Contour annotation records
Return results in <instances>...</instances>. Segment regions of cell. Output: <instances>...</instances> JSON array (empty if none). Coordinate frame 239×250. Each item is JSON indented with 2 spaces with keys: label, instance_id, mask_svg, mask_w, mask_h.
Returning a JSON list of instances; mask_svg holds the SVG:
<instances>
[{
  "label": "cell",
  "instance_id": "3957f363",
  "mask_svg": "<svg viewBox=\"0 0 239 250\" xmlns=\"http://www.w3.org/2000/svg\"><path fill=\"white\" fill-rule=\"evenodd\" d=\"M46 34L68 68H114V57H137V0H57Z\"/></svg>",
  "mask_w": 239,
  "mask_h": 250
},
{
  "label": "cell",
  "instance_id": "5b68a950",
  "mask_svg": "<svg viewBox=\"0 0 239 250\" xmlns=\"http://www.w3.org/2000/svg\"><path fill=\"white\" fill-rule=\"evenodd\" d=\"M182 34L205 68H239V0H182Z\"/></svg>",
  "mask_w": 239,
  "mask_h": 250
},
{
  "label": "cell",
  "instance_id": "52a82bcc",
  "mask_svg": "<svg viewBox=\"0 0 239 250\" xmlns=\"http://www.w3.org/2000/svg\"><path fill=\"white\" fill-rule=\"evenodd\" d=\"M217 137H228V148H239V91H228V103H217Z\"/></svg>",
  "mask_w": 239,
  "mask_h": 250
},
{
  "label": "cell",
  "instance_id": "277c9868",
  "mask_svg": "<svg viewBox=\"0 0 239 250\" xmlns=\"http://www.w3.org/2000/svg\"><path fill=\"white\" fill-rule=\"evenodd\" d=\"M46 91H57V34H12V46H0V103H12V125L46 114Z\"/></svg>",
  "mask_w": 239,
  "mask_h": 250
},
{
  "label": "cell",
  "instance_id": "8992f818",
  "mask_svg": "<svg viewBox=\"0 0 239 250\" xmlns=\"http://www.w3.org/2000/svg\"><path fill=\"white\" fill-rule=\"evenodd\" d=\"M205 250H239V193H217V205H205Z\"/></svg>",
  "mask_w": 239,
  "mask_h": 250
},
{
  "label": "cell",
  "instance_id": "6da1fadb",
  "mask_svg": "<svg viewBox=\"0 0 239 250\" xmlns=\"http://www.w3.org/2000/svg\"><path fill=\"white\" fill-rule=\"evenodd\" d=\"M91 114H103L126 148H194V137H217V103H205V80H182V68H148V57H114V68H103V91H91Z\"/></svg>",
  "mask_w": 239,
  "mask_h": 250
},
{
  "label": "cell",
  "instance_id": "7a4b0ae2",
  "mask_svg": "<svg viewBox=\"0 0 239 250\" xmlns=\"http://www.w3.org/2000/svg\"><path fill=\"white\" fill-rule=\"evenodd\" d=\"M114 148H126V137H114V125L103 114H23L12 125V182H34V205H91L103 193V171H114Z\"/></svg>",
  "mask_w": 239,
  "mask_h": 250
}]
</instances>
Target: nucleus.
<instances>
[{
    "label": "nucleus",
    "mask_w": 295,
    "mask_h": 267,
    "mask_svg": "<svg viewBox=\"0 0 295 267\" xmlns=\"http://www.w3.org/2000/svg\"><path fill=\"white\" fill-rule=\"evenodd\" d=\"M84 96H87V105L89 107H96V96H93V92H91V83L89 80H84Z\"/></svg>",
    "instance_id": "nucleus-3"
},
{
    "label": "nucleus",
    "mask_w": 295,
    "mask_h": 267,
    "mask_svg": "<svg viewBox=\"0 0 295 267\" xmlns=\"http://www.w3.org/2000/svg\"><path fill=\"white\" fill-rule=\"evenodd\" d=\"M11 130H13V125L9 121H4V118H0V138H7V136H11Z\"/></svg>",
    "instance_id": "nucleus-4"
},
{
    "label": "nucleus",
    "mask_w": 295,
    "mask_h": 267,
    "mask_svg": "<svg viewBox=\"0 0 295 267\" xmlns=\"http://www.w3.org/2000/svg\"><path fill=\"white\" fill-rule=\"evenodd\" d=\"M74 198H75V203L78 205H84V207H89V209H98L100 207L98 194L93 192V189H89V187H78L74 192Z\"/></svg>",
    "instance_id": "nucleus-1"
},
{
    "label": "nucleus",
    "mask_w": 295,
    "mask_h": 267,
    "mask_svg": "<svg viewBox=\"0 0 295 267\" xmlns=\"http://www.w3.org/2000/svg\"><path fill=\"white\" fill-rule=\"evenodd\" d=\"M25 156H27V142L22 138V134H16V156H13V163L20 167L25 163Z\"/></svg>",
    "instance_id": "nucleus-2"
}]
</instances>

— Exercise details —
Extract each line from the entries above that contains the string "JSON", copying every such line in full.

— Response to this task —
Return results in <instances>...</instances>. Segment regions of cell. Output: <instances>...</instances> JSON array (empty if none). Coordinate frame 239×250. Each item is JSON indented with 2 spaces with keys: label, instance_id, mask_svg, mask_w, mask_h.
Returning a JSON list of instances; mask_svg holds the SVG:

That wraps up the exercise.